INSTRUCTIONS TO FOLLOW:
Each line, starting at the one with "My 1st Turkey" and running to the end of the data below, is to be set down again exactly, both ends included; leave pictures out.

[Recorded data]
● ● ● ●

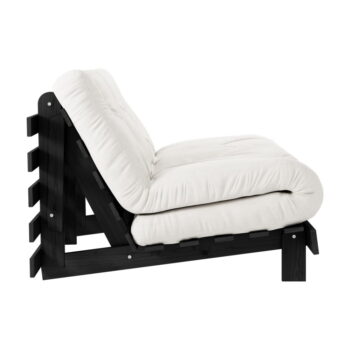 Krémovobiela rozkladacia pohovka 140 cm Roots Black Night – Karup Design - Image 3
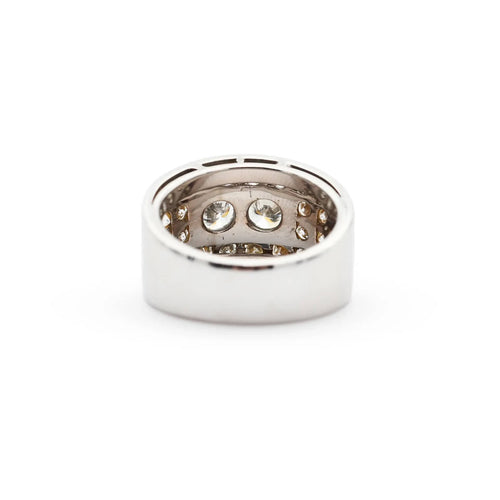 Bague Bague en or blanc 1,64 carat avec diamants 58 Facettes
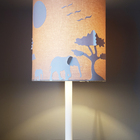 Abajur Safari Savana Cúpula Cáqui 20x42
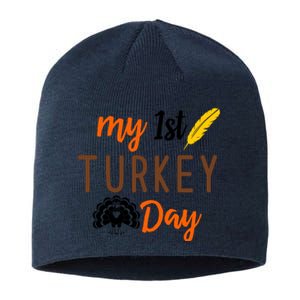 My 1st Turkey Day Thanksgiving Sustainable Beanie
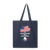 American Grown with Italian Roots Cotton Tote Bag - black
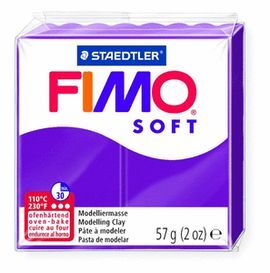 PASTILLA 57GRS FIMO SOFT PURPURA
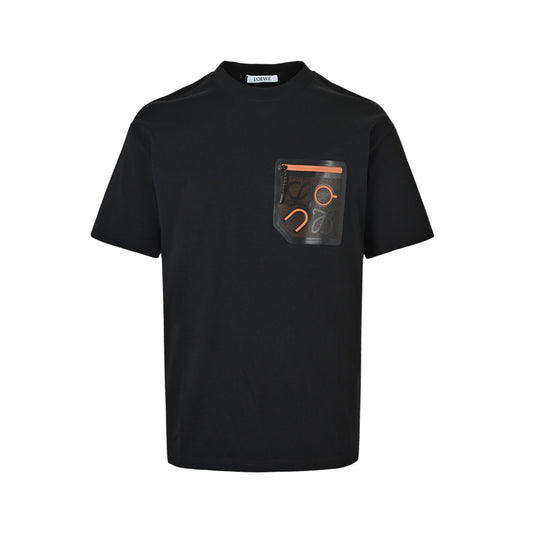 Loewe/Luo Yiwei Angpa embossed pocket logo short sleeves
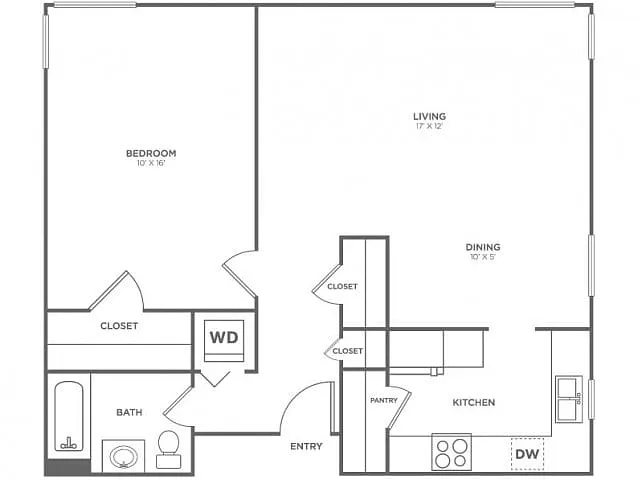 Floor plan Tatoosh-Restored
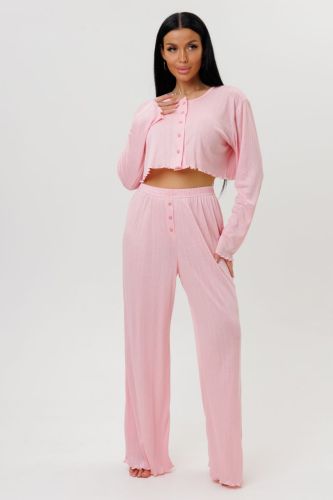 Изображение товара «Женская пижама (футболка+брюки) из компьютерки «2244/1» арт 88152» из магазина «Ивановский-Текстиль.РФ»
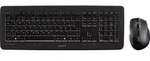CHERRY DW5100 Funk Tastatur, Maus-Set Deutsch, QWERTZ Schwarz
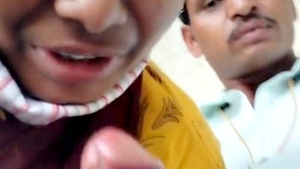 Lover sucks dick in outdoor Telugu video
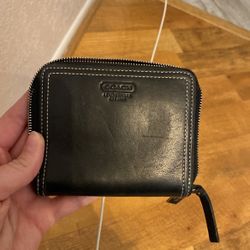 Coach Wallet Used Black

● ● ● ●

ANSWER SECTION:
 My 1st Turkey Day Thanksgiving Sustainable Beanie
 American Grown with Italian Roots Cotton Tote Bag - black
 PASTILLA 57GRS FIMO SOFT PURPURA
 Loewe/Luo Yiwei Angpa embossed pocket logo short sleeves
 Floor plan Tatoosh-Restored
 Изображение товара «Женская пижама (футболка+брюки) из компьютерки «2244/1» арт 88152» из магазина «Ивановский-Текстиль.РФ»
CHERRY DW5100 Funk Tastatur, Maus-Set Deutsch, QWERTZ Schwarz
 Lover sucks dick in outdoor Telugu video
 Coach Wallet Used Black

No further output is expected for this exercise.